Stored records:
* * * * *

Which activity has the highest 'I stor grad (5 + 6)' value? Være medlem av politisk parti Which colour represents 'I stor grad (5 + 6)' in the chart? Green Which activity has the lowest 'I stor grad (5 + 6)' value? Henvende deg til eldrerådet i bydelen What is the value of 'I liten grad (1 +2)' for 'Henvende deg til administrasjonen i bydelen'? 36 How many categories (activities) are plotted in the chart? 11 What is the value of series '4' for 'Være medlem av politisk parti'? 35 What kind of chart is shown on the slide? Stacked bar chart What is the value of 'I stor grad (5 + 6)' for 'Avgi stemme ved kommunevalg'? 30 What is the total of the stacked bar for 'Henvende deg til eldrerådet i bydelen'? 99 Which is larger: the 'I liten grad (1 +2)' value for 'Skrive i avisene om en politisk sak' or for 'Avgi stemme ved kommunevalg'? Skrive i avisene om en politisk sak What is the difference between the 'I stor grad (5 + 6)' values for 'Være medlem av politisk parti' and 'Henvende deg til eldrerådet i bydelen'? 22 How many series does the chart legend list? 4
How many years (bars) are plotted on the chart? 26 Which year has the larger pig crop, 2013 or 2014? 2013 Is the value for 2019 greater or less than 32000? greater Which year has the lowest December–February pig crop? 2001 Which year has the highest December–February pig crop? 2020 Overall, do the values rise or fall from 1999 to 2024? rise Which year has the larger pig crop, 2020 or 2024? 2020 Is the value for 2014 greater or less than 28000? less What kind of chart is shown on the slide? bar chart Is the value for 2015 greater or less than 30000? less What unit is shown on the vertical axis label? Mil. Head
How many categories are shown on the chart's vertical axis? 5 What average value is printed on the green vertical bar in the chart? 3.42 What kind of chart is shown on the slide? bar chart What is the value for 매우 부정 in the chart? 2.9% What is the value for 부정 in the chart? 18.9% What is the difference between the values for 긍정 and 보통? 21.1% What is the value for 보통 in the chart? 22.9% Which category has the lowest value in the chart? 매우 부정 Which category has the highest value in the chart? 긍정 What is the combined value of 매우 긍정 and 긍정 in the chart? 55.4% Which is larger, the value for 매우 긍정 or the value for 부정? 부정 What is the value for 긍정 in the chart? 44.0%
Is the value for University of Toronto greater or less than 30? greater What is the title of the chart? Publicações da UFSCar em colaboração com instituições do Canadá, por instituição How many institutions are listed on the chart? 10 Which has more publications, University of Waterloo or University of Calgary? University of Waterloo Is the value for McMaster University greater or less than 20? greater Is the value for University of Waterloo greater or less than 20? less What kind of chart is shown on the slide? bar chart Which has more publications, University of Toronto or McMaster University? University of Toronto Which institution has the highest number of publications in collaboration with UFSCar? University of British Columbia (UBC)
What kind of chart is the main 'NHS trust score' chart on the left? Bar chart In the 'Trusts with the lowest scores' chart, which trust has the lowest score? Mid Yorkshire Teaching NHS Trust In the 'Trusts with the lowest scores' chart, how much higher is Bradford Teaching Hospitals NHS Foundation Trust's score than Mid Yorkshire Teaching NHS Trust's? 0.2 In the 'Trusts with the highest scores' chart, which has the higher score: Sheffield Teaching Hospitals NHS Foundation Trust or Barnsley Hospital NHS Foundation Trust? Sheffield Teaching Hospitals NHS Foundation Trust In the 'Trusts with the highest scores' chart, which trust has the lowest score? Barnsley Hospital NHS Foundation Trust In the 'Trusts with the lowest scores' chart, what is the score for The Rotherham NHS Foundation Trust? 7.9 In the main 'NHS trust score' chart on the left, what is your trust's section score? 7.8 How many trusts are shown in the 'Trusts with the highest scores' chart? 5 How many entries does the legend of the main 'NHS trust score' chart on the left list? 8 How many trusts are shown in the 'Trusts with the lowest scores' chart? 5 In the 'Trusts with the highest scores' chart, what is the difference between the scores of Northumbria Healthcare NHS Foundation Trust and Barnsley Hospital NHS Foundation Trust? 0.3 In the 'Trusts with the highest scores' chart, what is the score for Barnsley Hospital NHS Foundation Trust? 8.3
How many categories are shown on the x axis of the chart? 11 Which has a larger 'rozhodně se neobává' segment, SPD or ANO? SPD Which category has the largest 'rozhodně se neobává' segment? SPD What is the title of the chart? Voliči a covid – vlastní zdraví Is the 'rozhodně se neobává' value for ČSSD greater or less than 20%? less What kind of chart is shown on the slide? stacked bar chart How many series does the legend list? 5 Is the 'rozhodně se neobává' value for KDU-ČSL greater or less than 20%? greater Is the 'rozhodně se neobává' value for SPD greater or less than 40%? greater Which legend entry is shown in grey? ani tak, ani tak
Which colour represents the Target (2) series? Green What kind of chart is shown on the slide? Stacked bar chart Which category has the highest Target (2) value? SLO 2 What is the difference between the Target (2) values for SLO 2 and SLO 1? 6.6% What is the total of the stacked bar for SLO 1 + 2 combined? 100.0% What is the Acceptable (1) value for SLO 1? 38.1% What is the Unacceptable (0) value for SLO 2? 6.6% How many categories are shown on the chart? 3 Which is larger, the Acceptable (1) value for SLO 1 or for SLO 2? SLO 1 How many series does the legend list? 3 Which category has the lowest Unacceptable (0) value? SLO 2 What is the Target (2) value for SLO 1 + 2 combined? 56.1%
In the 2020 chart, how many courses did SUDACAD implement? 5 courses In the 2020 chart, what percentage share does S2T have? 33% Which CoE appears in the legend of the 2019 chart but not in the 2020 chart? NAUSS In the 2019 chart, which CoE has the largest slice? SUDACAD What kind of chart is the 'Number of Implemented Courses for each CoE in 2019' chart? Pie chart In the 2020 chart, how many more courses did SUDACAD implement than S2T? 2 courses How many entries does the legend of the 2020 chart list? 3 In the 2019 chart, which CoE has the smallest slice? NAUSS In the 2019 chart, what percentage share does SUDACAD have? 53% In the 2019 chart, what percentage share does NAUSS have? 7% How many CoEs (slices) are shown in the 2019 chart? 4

* * * * *

Assignment:
List each line of the records above that contains the string "title".

Written answer:
Is the value for University of Toronto greater or less than 30? greater What is the title of the chart? Publicações da UFSCar em colaboração com instituições do Canadá, por instituição How many institutions are listed on the chart? 10 Which has more publications, University of Waterloo or University of Calgary? University of Waterloo Is the value for McMaster University greater or less than 20? greater Is the value for University of Waterloo greater or less than 20? less What kind of chart is shown on the slide? bar chart Which has more publications, University of Toronto or McMaster University? University of Toronto Which institution has the highest number of publications in collaboration with UFSCar? University of British Columbia (UBC)
How many categories are shown on the x axis of the chart? 11 Which has a larger 'rozhodně se neobává' segment, SPD or ANO? SPD Which category has the largest 'rozhodně se neobává' segment? SPD What is the title of the chart? Voliči a covid – vlastní zdraví Is the 'rozhodně se neobává' value for ČSSD greater or less than 20%? less What kind of chart is shown on the slide? stacked bar chart How many series does the legend list? 5 Is the 'rozhodně se neobává' value for KDU-ČSL greater or less than 20%? greater Is the 'rozhodně se neobává' value for SPD greater or less than 40%? greater Which legend entry is shown in grey? ani tak, ani tak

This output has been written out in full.